■ Directions
What follows is a listing to be transcribed exactly.

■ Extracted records
· · · · · · ·
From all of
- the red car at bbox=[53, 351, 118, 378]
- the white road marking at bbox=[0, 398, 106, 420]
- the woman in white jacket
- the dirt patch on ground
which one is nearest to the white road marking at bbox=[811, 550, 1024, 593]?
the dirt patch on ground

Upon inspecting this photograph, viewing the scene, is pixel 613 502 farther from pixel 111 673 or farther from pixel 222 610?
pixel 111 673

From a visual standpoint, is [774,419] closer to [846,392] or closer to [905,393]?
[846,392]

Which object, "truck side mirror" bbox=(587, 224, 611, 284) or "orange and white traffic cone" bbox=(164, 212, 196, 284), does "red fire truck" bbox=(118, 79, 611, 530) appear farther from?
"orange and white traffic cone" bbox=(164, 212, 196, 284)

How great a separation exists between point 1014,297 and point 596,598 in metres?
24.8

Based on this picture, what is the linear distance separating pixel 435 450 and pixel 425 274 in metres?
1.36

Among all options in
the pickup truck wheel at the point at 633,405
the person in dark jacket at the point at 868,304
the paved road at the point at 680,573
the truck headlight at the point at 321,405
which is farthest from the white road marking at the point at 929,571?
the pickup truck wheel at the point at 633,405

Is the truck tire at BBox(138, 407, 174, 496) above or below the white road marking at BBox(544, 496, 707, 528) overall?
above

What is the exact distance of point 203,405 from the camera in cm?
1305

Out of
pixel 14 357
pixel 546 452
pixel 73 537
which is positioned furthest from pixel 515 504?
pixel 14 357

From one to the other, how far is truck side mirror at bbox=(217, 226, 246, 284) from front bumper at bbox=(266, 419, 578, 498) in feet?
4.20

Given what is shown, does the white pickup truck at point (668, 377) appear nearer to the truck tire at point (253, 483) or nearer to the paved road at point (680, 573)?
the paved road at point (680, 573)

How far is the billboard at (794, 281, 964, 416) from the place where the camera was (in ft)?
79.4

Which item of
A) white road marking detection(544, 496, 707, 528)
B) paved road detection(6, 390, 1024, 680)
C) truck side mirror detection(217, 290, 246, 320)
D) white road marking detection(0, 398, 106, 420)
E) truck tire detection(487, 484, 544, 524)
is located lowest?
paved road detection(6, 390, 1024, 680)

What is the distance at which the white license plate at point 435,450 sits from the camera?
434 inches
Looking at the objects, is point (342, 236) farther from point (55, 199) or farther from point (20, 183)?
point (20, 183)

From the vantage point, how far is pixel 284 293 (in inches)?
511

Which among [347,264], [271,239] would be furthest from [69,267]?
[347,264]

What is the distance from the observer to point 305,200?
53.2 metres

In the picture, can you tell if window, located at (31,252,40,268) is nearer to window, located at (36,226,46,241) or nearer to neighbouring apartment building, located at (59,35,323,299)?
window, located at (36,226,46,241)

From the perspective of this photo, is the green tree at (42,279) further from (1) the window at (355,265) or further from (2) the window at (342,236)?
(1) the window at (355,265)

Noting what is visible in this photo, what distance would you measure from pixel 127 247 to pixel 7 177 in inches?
· · · · · · ·
■ Output of the task
From all of
- the red car at bbox=[53, 351, 118, 378]
- the white road marking at bbox=[0, 398, 106, 420]
- the woman in white jacket
- the dirt patch on ground
which one is nearest to the white road marking at bbox=[811, 550, 1024, 593]?
the dirt patch on ground

Upon inspecting this photograph, viewing the scene, is pixel 613 502 farther from pixel 111 673 or farther from pixel 222 610?
pixel 111 673

From a visual standpoint, is [774,419] closer to [846,392] or closer to [905,393]?
[846,392]

Which object, "truck side mirror" bbox=(587, 224, 611, 284) or "orange and white traffic cone" bbox=(164, 212, 196, 284), does "red fire truck" bbox=(118, 79, 611, 530) appear farther from?
"orange and white traffic cone" bbox=(164, 212, 196, 284)

How great a separation exists between point 1014,297 and point 596,598 in metres?
24.8

Based on this picture, what is the linear distance separating pixel 435 450 and pixel 425 274 in metres?
1.36

Among all options in
the pickup truck wheel at the point at 633,405
the person in dark jacket at the point at 868,304
the paved road at the point at 680,573
the truck headlight at the point at 321,405
which is farthest from the white road marking at the point at 929,571?
the pickup truck wheel at the point at 633,405

Is the truck tire at BBox(138, 407, 174, 496) above or below the white road marking at BBox(544, 496, 707, 528) overall?
above

What is the exact distance of point 203,405 from the camera in cm?
1305

Out of
pixel 14 357
pixel 546 452
pixel 73 537
which is positioned furthest from pixel 515 504?
pixel 14 357

From one to the other, how far is truck side mirror at bbox=(217, 226, 246, 284) from front bumper at bbox=(266, 419, 578, 498) in feet?
4.20

Given what is shown, does the white pickup truck at point (668, 377) appear nearer to the truck tire at point (253, 483) or nearer to the paved road at point (680, 573)?
the paved road at point (680, 573)

How far is the billboard at (794, 281, 964, 416) from the place where the camera was (in ft)?
79.4

Which item of
A) white road marking detection(544, 496, 707, 528)
B) paved road detection(6, 390, 1024, 680)
C) truck side mirror detection(217, 290, 246, 320)
D) white road marking detection(0, 398, 106, 420)
E) truck tire detection(487, 484, 544, 524)
is located lowest?
paved road detection(6, 390, 1024, 680)

What is the distance at which the white license plate at point 435,450 sits from the camera?
434 inches
Looking at the objects, is point (342, 236) farther from point (55, 199) or farther from point (20, 183)?
point (20, 183)

From the vantage point, how far is pixel 284 293 (in inches)?
511

Which among [347,264], [271,239] would be furthest from [69,267]?
[347,264]

What is the distance from the observer to point 305,200?
53.2 metres

In the picture, can you tell if window, located at (31,252,40,268) is nearer to window, located at (36,226,46,241) or nearer to neighbouring apartment building, located at (59,35,323,299)?
window, located at (36,226,46,241)

From the perspective of this photo, is the green tree at (42,279) further from (1) the window at (355,265) or further from (2) the window at (342,236)?
(1) the window at (355,265)

Noting what is visible in this photo, what distance would you measure from pixel 127 247 to pixel 7 177 in inches?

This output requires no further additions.